Üç konuda kombinasyon seçenekleri altıyı geçmez. Domates-açlık, açlık-mermi, domates- mermi, mermi-açlık, mermi-domates, açlık-domates olabilir. Bunların üçünü yan yana düşünmek de mevcut Türkiye’nin hali olarak mümkün olur. Seç beğen.
Birincisi; eğer derdin domates ise mermiyi almaz, domates alırsın, ikincisi, derdin mermiyse domatesi satar mermi alırsın. Üçüncüsü; derdin domates ise niye açsın? Derdin açlıksa niye mermi alırsın, mermi domates ise neden açsın?
Bu kombinasyon seçeneklerinden her gün birini öne çıkaran tek adam sistemi toplumun aklıyla alay etme, aşağılamaya devam etme siyasetini sürdürüyor. Artık karar vakti. Türkiye Cumhuriyeti 1946’da çok partili sisteme geçtiğinden bu yana AKP de dahil 67 hükümet kuruldu, 10 darbe yapıldı. 1960 darbesi, 1971 darbesi, 1980 darbesi, 1993 Tansu Çiller-Demirel darbesi, 1997 Çevik bir darbesi, 2002 Ecevit darbesi ve AKP çıktı. AKP de Ekim 2014 çöktürme darbesi ve 15 Temmuz 2016 kontrollü darbeden kontrolsüz OHAL’e, Kayyum darbesi, silahlandırma darbesi (yola koyuldu). Eskiden on yılda bir darbe yapılırdı, şimdi iki yılda bir yapılıyor.

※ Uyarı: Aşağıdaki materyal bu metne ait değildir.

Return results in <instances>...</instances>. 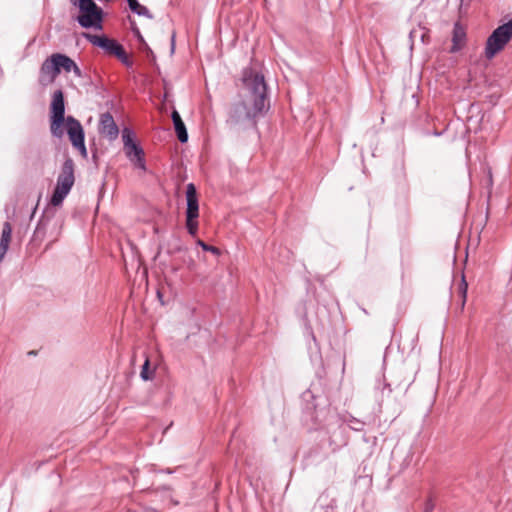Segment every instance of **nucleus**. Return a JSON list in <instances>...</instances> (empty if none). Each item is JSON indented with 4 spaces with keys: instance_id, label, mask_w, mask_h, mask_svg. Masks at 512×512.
<instances>
[{
    "instance_id": "obj_3",
    "label": "nucleus",
    "mask_w": 512,
    "mask_h": 512,
    "mask_svg": "<svg viewBox=\"0 0 512 512\" xmlns=\"http://www.w3.org/2000/svg\"><path fill=\"white\" fill-rule=\"evenodd\" d=\"M74 182V162L71 158H66L57 177L56 186L50 198V204L54 207L61 206L64 199L70 193Z\"/></svg>"
},
{
    "instance_id": "obj_15",
    "label": "nucleus",
    "mask_w": 512,
    "mask_h": 512,
    "mask_svg": "<svg viewBox=\"0 0 512 512\" xmlns=\"http://www.w3.org/2000/svg\"><path fill=\"white\" fill-rule=\"evenodd\" d=\"M343 423H345L351 430L356 432L363 431L366 425L364 421L357 419L352 415L345 416L343 418Z\"/></svg>"
},
{
    "instance_id": "obj_31",
    "label": "nucleus",
    "mask_w": 512,
    "mask_h": 512,
    "mask_svg": "<svg viewBox=\"0 0 512 512\" xmlns=\"http://www.w3.org/2000/svg\"><path fill=\"white\" fill-rule=\"evenodd\" d=\"M172 41V50L174 49V37L171 38Z\"/></svg>"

Her seçim ‘bizi kandırdılar, yalan söylediler…’ söylemleri kadın katliamı, çocuğa taciz, tecavüzü, doğanın talanı, yoksulluk, açlık, halkları, inançları imha, yıkım, gözyaşı ve savaşı durdurmaya yetmiyor. Yalana karşı mücadele etmek yalan söyleyerek devletleşen hükümetin işi değil, olsaydı yalan söylemezdi. Şeffaf olsaydı, devlet olmazdı.
Bu bilindiğine göre, çok geç kalmadan mermiyi satın almasına karşı çıkar domates alma mücadelesi verirsin. Fazla seçenek yok, yani ya sen mermiyi aç bırakırsın ya mermi seni aç bırakır.
Tek adam açıkça meydana çıktı sordu, ‘… domatesçiler, biberciler, patlıcancılar, merminin fiyatını biliyor musunuz?…’ Yani yine açıkça sivri biber füze, domates bomba, patlıcanın F-16, S-300-400 olduğunu bilmiyor musun dedi. Ve yine dedi ki, ‘17 yılda 6 genel seçim, 3 referandum, 3 darbe, 3 yerel seçim yaptım, dördüncüsü yolda. Bu seçimde ‘gönül belediyeciliği’ dedim ki gönüllüm yoksa kayyumu zorla romantikleştireyim, biliyorsun her seçim savaş propagandasını da böyle yaptım. Savaş Mesihi benim. ‘
Her sabah ülkenin bir komşusuna füze, mermi, bomba yağdırıyor. İmhayı, işgali romantikleştiren ‘bir gece ansızın cebine, canına girebilirim’ yeni yorumuyla faşizmi ‘romantize’, açlığı ‘modernize’ ede ede, üstüne üstüne geliyor. Suyu, toprağı, dört mevsim güneşi olan ülke, dur demek için ‘seni iyi anladık, mermi istemiyoruz’ demenin zamanı geçmiyor mu (?)